_How to complete this task_
Write the next part of the passage on energy efficiency and climate warming, starting right after its final sentence.

_Passage provided_
---*---

Modern economies are prodigous consumers of energy. Our consumption of all forms of energy has grown exponentially since the beginning of industrialization in the 19th century. This has contributed to rising standards of living, increasing life expectancy and diminishing poverty. Unfortunately, using all that energy has had some unwanted consequences, one of which is climate warming.

In the lead-up to COP26, the first major status review of the Paris Agreement by its signatories, attention is focused on how we use energy going forward and how application of that energy is linked to greenhouse gas emissions. In our end-to-end energy utilization system, energy is classified as primary, final, or “useful.” “Primary energy” refers to energy as it is found in nature – crude oil, for example. “Final energy” is what we actually use – think gasoline derived from crude oil. We can go one step further and define “useful energy” as the fraction of that final energy gasoline that actually moves your car.

The efficiency with which a primary energy source is converted to final energy and ultimately to useful energy is key. Refining crude oil to gasoline has an efficiency of roughly 85%. The car’s internal combustion (aka controlled explosion) engine loses 80% of that energy in the form of heat and vibration, leaving only 20% of the energy for actually moving the car. The result:  in this example only 17% of the primary energy was actually “useful.” Similarly, a typical coal-fired power plant converts primary energy (coal) to final energy (electricity) with an efficiency of only 33%. Unfortunately, in the combustion process the carbon in coal, or any other fossil fuel, very efficiently combines with oxygen in the air to produce CO2.

---*---

_Listed records_
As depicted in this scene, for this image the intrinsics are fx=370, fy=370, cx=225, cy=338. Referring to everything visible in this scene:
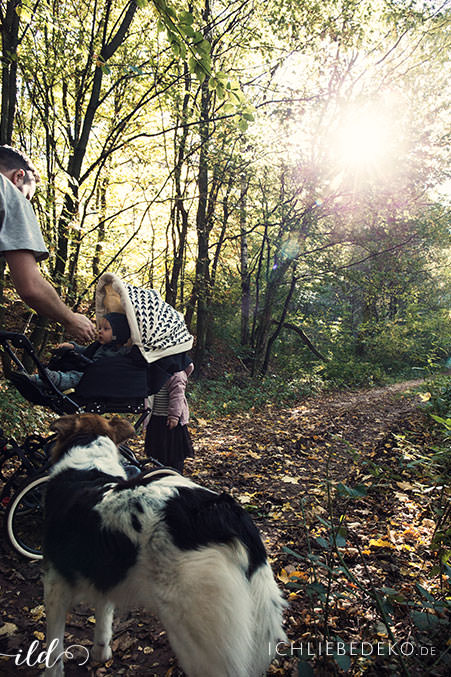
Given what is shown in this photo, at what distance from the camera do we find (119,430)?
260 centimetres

---*---

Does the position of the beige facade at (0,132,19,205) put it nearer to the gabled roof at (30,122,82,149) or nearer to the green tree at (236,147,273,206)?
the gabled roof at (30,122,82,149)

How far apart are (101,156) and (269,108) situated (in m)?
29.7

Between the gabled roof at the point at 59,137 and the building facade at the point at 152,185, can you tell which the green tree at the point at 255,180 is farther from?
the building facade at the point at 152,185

---*---

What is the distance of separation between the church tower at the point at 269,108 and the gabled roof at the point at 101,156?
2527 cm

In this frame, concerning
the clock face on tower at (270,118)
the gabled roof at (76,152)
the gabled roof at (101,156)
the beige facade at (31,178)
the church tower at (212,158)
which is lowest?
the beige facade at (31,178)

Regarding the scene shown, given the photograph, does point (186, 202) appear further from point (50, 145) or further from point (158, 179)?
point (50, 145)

---*---

_Expected answer_
The following chart clearly shows the dominance of fossil fuels – coal, oil and gas – as primary energy sources. A quick glance at the chart would suggest that renewable sources of energy are insignificant in comparison to fossil fuels and in no position to meet most of our energy needs. However, according to BloombergNEF, even though fossil fuels make up 80% of primary energy consumption,  because of the inefficiency of the combustion process they generate only 60% of the world’s useful energy. On the flip side, 20% of global primary energy demand is being met by non-fossil sources, and that 20% provides 40% of the world’s useful energy.

global primary energy use

Global primary energy consumption through 2019. All energy use is converted to TeraWatt-hour (TWh) equivalents for comparison. Source: Our World in Data (CC.BY)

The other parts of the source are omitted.